Your public key has been saved in rsa_ssh_keys_custom_file.pub.
The key fingerprint is:
SHA256:AnBBBBBBBBBBBBBBBB user@local-ubuntu-server
The key's randomart image is:
+---[RSA 2048]----+
|.................|
+----[SHA256]-----+
Now its time to move the public key to the server
ssh-copy-id your-sshable-user@ipaddress/host -p 123
Logged into the server again so we can disable password authentication and allow only key.
ssh -p 123 your-sshable-user@ipaddress/host
Enter password: 123InsecurePassword^
sudo vi /etc/ssh/sshd_config
PasswordAuthentication no
PermitRootLogin no
Reloaded ssh config
sudo /etc/init.d/ssh reload
To remove ssh-server or ssh-client
sudo apt-get remove openssh-server
sudo apt-get remove openssh-client
sudo apt-get remove ssh
Installed firewall ufw
http://manpages.ubuntu.com/manpages/precise/en/man8/ufw.8.html
https://www.thefanclub.co.za/how-to/how-secure-ubuntu-1604-lts-server-part-1-basics
sudo apt-get install ufw
Added rules so that firewall allows SSH and HTTP ports
sudo ufw allow [ssh-port-no]/tcp #e.g ufw allow 123/tcp
sudo ufw allow http # this will add port 80
Enabled the firewall
sudo ufw enable
To check the status
sudo ufw status verbose
sudo ufw status numbered
Installed nginx
sudo apt-get update
sudo apt-get install nginx
Check nginx default config
sudo vi /etc/nginx/conf # open nginx config
Nginx configuration before making any changes
user www-data;
worker_processes auto;
pid /run/nginx.pid;
events {
worker_connections 768;
# multi_accept on;
}
http {
##
# Basic Settings
##
sendfile on;
tcp_nopush on;
tcp_nodelay on;
keepalive_timeout 65;
types_hash_max_size 2048;
# server_tokens off;
# server_names_hash_bucket_size 64;
# server_name_in_redirect off;
include /etc/nginx/mime.types;
default_type application/octet-stream;
##
# SSL Settings
##
ssl_protocols TLSv1 TLSv1.1 TLSv1.2; # Dropping SSLv3, ref: POODLE
ssl_prefer_server_ciphers on;
##
# Logging Settings
##
access_log /var/log/nginx/access.log;
error_log /var/log/nginx/error.log;
##
# Gzip Settings
##
gzip on;
gzip_disable "msie6";
# gzip_vary on;
# gzip_proxied any;
# gzip_comp_level 6;
# gzip_buffers 16 8k;
# gzip_http_version 1.1;
# gzip_types text/plain text/css application/json application/javascript text/xml application/xml application/xml+rss text/javascript;
##
# Virtual Host Configs
##
include /etc/nginx/conf.d/*.conf;
include /etc/nginx/sites-enabled/*;
}
#mail {
# # See sample authentication script at:
# # http://wiki.nginx.org/ImapAuthenticateWithApachePhpScript
#
# # auth_http localhost/auth.php;
# # pop3_capabilities "TOP" "USER";
# # imap_capabilities "IMAP4rev1" "UIDPLUS";
#
# server {
# listen localhost:110;
# protocol pop3;
# proxy on;
# }
#
# server {
# listen localhost:143;
# protocol imap;
# proxy on;
# }
#}
Disable default server.
Failure to specify a proper server_name directive exposes your app to security vulnerabilities.

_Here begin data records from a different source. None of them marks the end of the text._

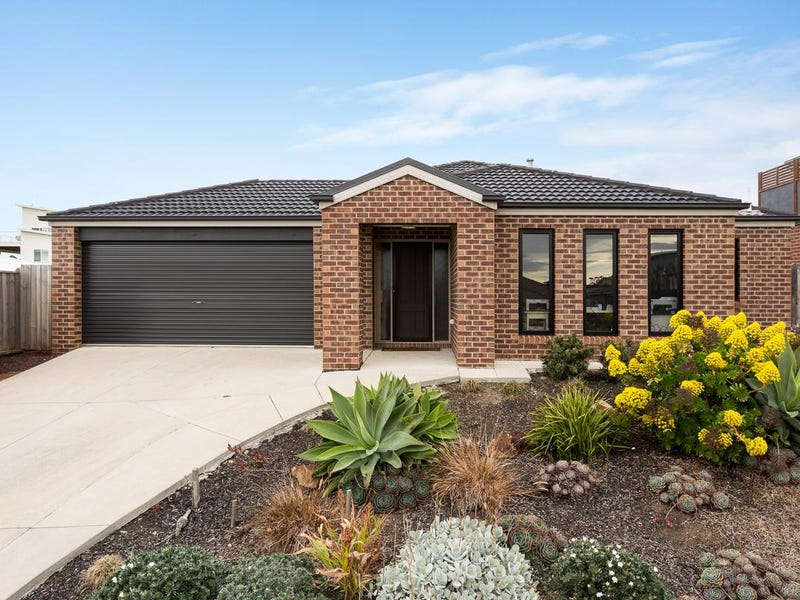 15 Boobook Grove, Cowes, Vic 3922
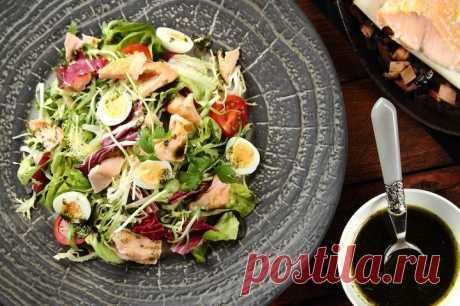 Салат с запеченным лососем и перепелиными яйцами – пошаговый рецепт с фото.
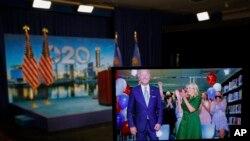 Ứng viên Tổng thống của đảng Dân chủ, cựu Phó Tổng thống Joe Biden cùng với phu nhân và các cháu tại Delaware, tươi cuời sau khi được dề cử là ứng viên Tổng thống của Đảng Dâu chủ trong cuộc bầu cử Tổng thống ngày 3/11/2020.
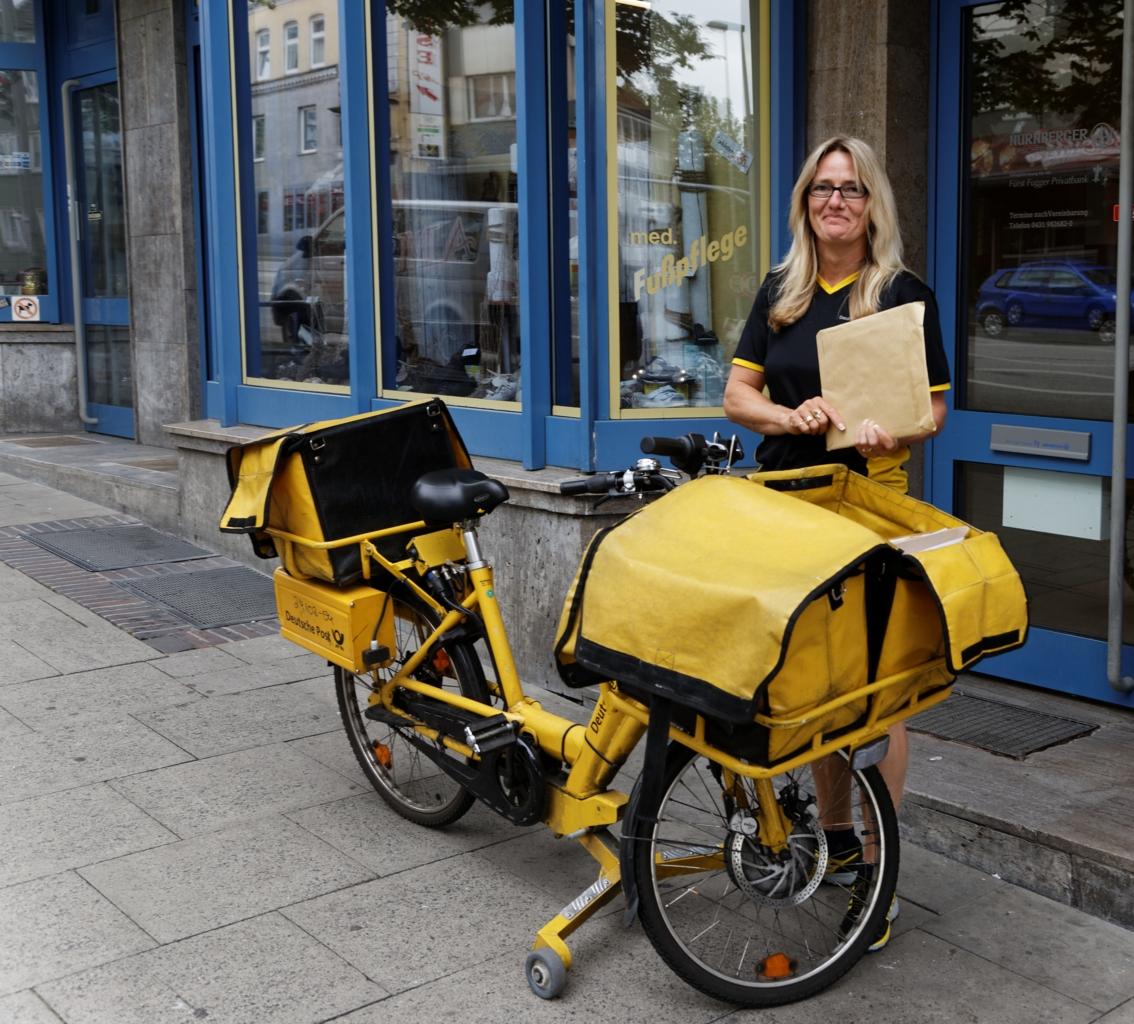 Postbud med elsykkel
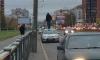 Городской сумасшедший забрался на крышу машины на проспекте Луначарского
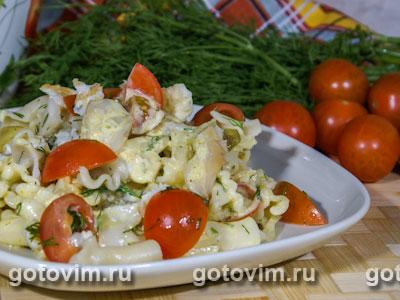 Макаронный салат с копченой рыбой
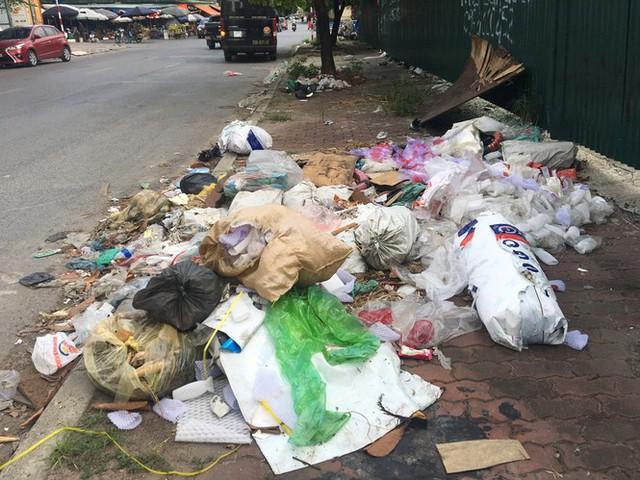 Hàng loạt bãi rác tự phát gây ô nhiễm đường phố Hà Nội - Ảnh 6.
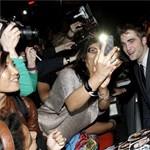 Robert Pattinsonnak minimum három nő kell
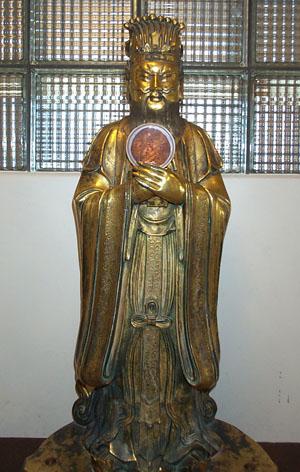 Confucius statue holding a culture plate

Subdomain wildcard binding (for example, *.example.com) doesn't pose this security risk if you control the entire parent domain (as opposed to *.com, which is vulnerable). See rfc7230 section-5.4 for more information. https://docs.microsoft.com/en-us/aspnet/core/host-and-deploy/linux-nginx?view=aspnetcore-3.1#configure-nginx
sudo vi /etc/nginx/sites-available/default
server {
listen 80 default_server;
listen [::]:80 default_server;
return 444;
}
Now we're ready to host websites under nginx.
The below config file we'll create for each website.

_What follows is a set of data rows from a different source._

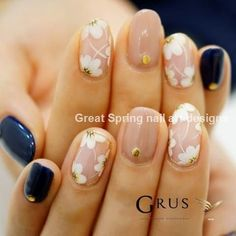 Check out these 17 fashionable office nail designs, from Styles Weekly: Sophisti. Check out these 17 fashionable office nail designs, from Styles Weekly: Sophisticated women know how different they will look once they get a chic nai. Fancy Nails, Pretty Nails, My Nails, Shellac Nails, Stiletto Nails, Glitter Nails, Chic Nail Designs, Navy Nail Designs, Clear Nail Designs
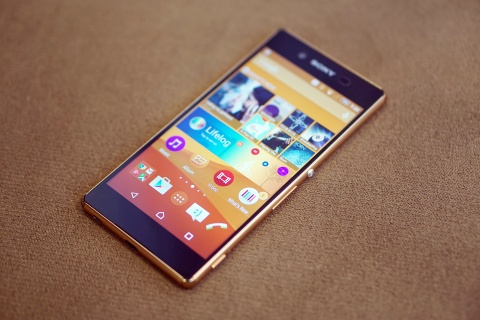 Loat smartphone giam gia trong thang 10 hinh anh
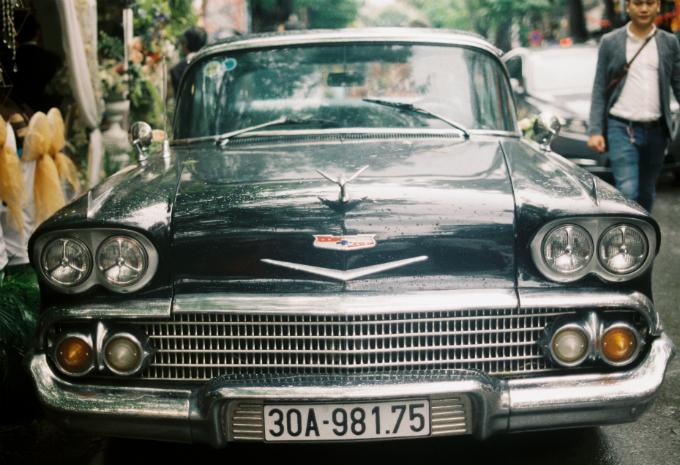 Điều đặc biệt trong đám cướilà nhà traiđã sử dụng dàn xe cổgồm một ô tô Chevrolet Chevy Impala 1958, 4 chiếc xe máy BMW R1100r, Triumph T120, Triumph T100, XJR 400 và một số xe khác để tham gia vào lộ trình rước dâu từ Thường Tín (Hà Nội) về đếnMinh Khai.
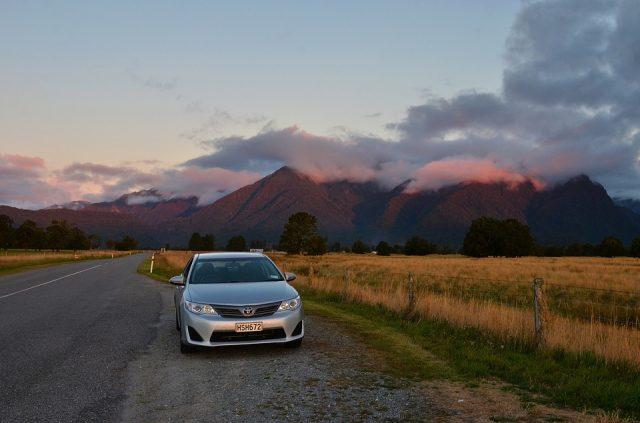 Louer une voiture pour explorer la Nouvelle-Zélande: ce qu'il faut savoir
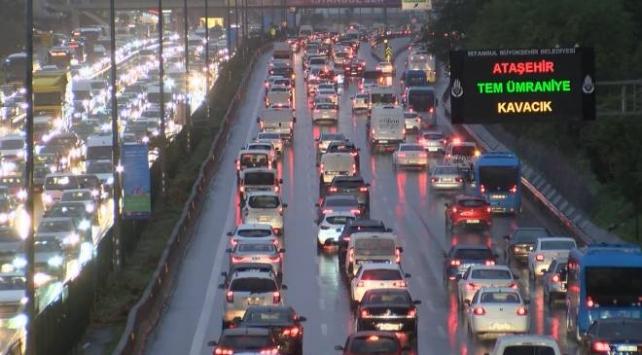 İstanbulda trafik yoğunluğu yüzde 81e ulaştı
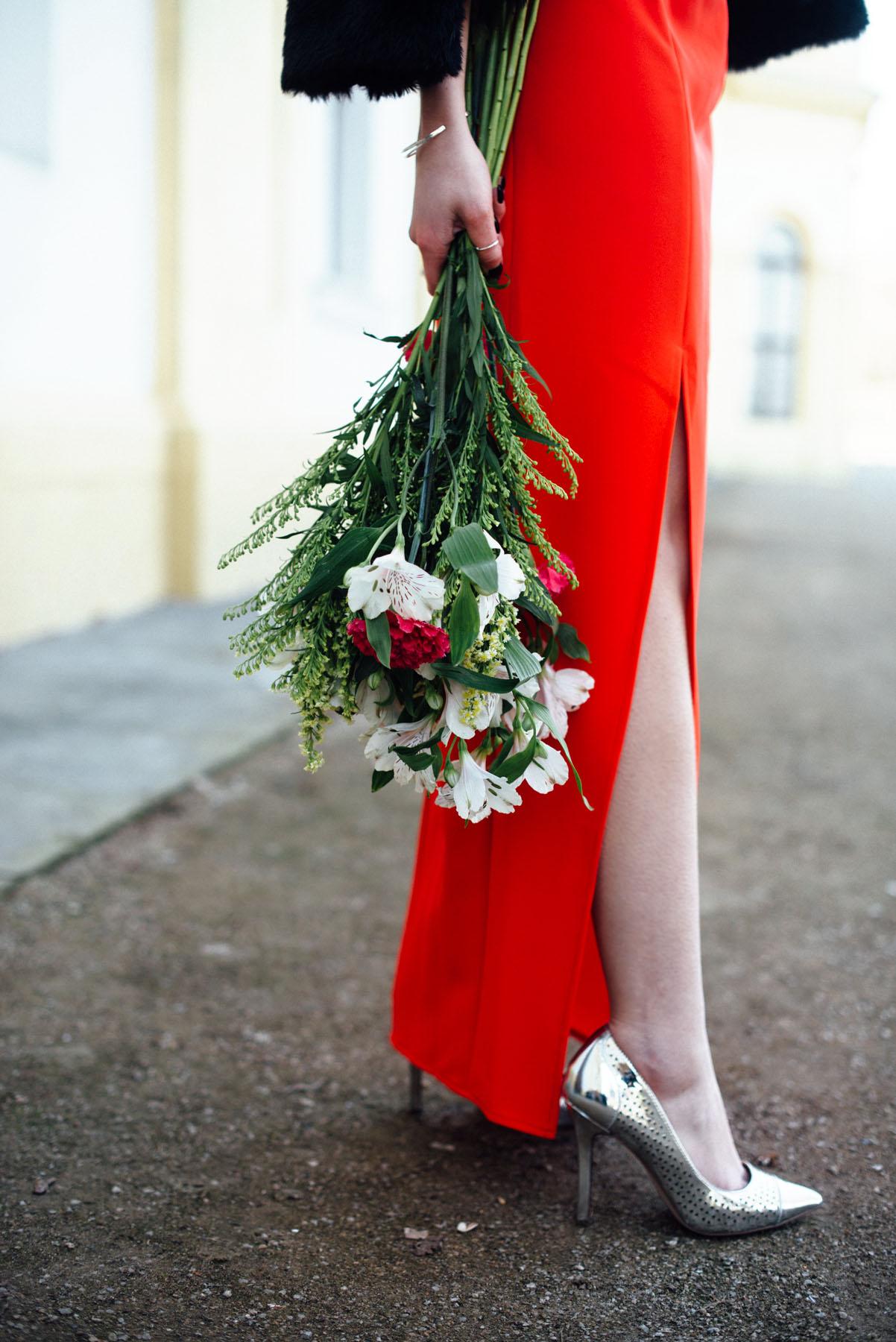 Kiamisu_Modeblog_Fashionblog_divodress_Abendkleid rot_mybloomydays_bouquet_Abendmode-final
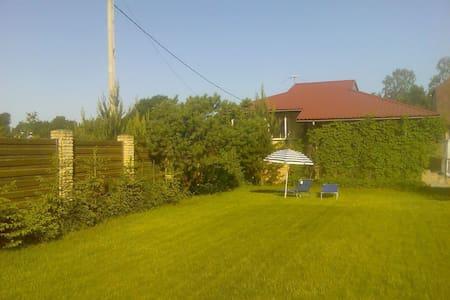 Отдельно стоящий дом в 10 км от СПб - Voyeykovo - 단독주택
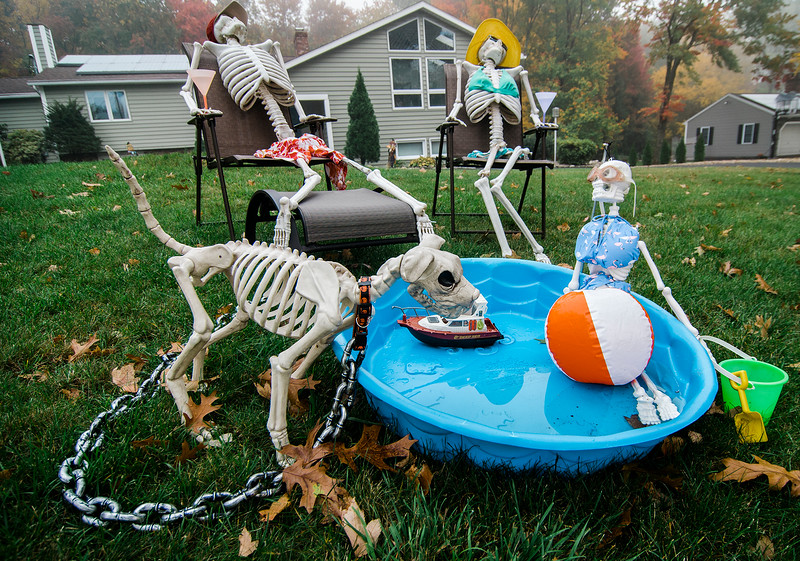 Halloween displays on Scenic Dr. in Leominster. SENTINEL & ENTERPRISE / Ashley Green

Since we're creating individual log directory for each website
we'll make sure the directory exists.
sudo mkdir /var/log/nginx/example.com # log directory
sudo mkdir /var/www/example.com # website directory
sudo vi /etc/nginx/sites-available/example.com.conf # nginx config file for example.com
server {
server_name example.com www.example.com;
listen 80;
listen [::]:80; # IPV6
index index.html;
# since website folder is at /var/www/
root /var/www/example.com;
access_log /var/log/nginx/example.com/access.log;
error_log /var/log/nginx/example.com/error.log;
location / {
try_files $uri $uri/ =404;
}
}
Then created a symbolic link aka shortcut inside sites-enabled. As that's the directory nginx looks up for websites.
sudo ln -s /etc/nginx/sites-available/example.com.conf /etc/nginx/sites-enabled/
To test the domain let's create an html file
sudo vi /var/www/example.com/index.html
Content of the index.html file
<h1>example.com</h1>
Nginx needs to be reloaded to load the newly added sites config.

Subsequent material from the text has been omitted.